The Third Lion is the one we’ve all been asked to wish-away. Wembley was packed to the rafters. If we have narrowly escaped the perfect storm of national liberation (sic), Freedom Day and footballing glory – we have entered a new moment of anger humiliation and racism. Britain is ‘led’ by a grubby escapologist who has declared an end to all restrictions and is surrounded by ministers declaring they won’t wear masks any longer. They have neatly abandoned a collective endeavor and transferred responsibility from them to us framing the response to a global pandemic and national health emergency as ‘personal responsibility’. This is a warm-up for what’s coming next: the end of furlough and an Everyone for Themself ‘post’-corona society. If you want a glimpse of what this will feel like – check the scenes of the ‘high-spirited’ supporters in Leicester Square. Politicians are wishing-away the virus because it’s politically convenient to. We’re complicit in this and what comes next will be brutal.
For all the talk of “leveling up” and “building back better” the reality is a society coming out of lockdown already disfigured by poverty and years of austerity led by a political elite characterized by opportunism and contempt. As Rafael Behr has written: “There is something of the mafia protection racket about this dynamic. The Tories break things up and then saunter around the vandalised site, full of feigned sympathy and slippery charm steeped in menace, announcing that the way to avoid such distress in the future is to pay tribute to the Johnson syndicate.”
As English fans attack each other and the normalised post-apocalyptic scenes of violence and mayhem ensued it’s difficult to square this with the quietly desperate projection of Southgate’s progressive force.

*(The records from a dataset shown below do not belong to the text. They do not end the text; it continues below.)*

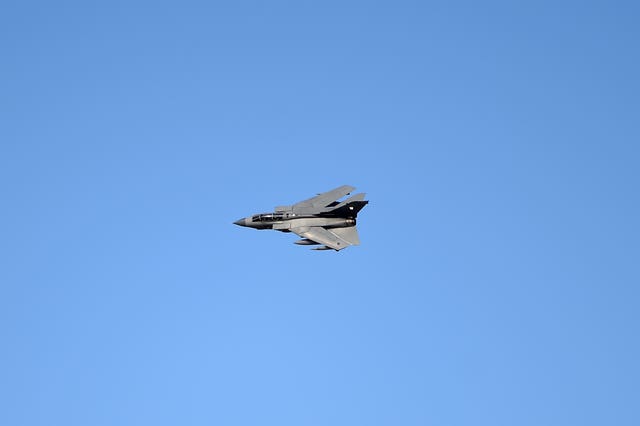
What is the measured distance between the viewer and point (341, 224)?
146 metres

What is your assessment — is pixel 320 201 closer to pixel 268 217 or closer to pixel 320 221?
pixel 320 221

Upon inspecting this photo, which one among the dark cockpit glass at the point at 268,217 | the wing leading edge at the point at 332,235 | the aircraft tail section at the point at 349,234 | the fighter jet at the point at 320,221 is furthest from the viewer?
the dark cockpit glass at the point at 268,217

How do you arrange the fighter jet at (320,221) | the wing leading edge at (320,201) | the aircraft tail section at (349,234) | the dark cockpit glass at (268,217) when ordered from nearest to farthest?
the aircraft tail section at (349,234)
the fighter jet at (320,221)
the dark cockpit glass at (268,217)
the wing leading edge at (320,201)

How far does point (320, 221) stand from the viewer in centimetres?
14650

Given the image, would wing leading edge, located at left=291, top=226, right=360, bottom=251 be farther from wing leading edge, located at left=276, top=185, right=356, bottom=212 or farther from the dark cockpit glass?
wing leading edge, located at left=276, top=185, right=356, bottom=212

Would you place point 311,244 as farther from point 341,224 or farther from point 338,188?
point 338,188

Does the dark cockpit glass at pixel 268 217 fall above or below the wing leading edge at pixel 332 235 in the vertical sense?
above

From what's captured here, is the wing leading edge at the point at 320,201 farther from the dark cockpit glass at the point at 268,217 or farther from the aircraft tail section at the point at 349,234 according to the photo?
the aircraft tail section at the point at 349,234

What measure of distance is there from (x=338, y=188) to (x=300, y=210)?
31.6 feet

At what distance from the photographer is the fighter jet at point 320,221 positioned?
468 ft

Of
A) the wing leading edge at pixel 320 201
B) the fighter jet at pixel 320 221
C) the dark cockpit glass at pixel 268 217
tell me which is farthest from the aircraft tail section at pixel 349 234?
the dark cockpit glass at pixel 268 217

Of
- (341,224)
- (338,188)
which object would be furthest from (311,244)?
(338,188)

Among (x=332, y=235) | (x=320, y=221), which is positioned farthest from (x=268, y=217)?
(x=332, y=235)

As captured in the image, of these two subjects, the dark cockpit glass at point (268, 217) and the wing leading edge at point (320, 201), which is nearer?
the dark cockpit glass at point (268, 217)
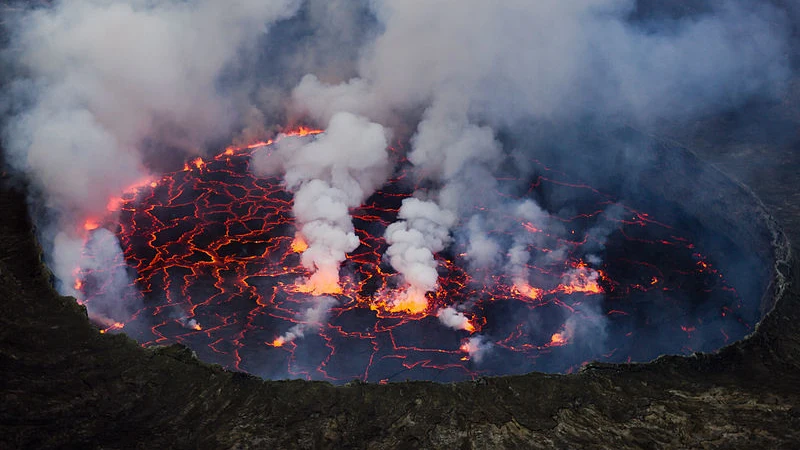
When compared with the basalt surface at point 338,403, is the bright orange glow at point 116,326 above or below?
above

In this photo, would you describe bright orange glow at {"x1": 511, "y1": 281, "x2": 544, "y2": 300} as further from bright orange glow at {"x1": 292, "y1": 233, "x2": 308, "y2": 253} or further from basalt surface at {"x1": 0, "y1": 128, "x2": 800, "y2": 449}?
bright orange glow at {"x1": 292, "y1": 233, "x2": 308, "y2": 253}

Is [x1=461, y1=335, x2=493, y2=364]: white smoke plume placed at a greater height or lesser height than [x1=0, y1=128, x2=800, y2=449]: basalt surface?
greater

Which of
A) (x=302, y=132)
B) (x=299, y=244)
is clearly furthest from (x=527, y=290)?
(x=302, y=132)

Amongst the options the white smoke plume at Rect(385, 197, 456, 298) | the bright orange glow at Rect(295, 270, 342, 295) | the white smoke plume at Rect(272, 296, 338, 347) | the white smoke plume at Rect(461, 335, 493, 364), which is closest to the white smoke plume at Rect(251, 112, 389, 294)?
the bright orange glow at Rect(295, 270, 342, 295)

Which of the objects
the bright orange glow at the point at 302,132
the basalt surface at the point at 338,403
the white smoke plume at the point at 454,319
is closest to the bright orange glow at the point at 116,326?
the basalt surface at the point at 338,403

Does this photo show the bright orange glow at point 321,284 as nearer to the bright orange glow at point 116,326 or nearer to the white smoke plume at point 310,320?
the white smoke plume at point 310,320

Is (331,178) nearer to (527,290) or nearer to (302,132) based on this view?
(302,132)
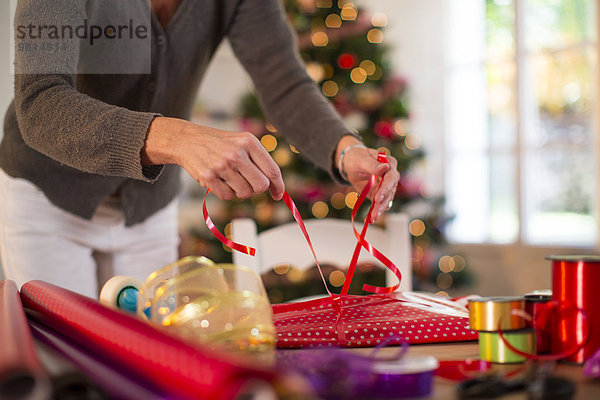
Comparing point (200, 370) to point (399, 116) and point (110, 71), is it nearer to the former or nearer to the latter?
point (110, 71)

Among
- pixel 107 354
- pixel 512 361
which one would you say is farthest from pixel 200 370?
pixel 512 361

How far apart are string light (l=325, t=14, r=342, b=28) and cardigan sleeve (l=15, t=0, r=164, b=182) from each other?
2.51m

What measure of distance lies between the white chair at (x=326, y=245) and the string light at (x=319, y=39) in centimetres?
213

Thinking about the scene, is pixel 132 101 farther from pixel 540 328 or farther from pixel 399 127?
pixel 399 127

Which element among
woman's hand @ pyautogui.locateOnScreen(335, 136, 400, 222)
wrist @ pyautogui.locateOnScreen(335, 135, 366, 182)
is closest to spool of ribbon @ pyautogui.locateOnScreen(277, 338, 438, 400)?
woman's hand @ pyautogui.locateOnScreen(335, 136, 400, 222)

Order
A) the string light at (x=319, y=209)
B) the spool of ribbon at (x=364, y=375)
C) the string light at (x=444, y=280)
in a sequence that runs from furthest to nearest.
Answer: the string light at (x=444, y=280) → the string light at (x=319, y=209) → the spool of ribbon at (x=364, y=375)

The obsession with footballing success is an excuse and cradle for male violence and a crude displacement activity. It is the Hunger Games that allows the government we didn’t elect to continue with ‘our’ gaze diverted and our minds transfixed.
The BBC’s Chris Hollins told us on the state broadcaster that this was “a moment the whole nation has been waiting for since 1966”. It’s a manifestation of spectacular levels of self-delusion and the ongoing Corona Brexit phenomenon that seems to have no end.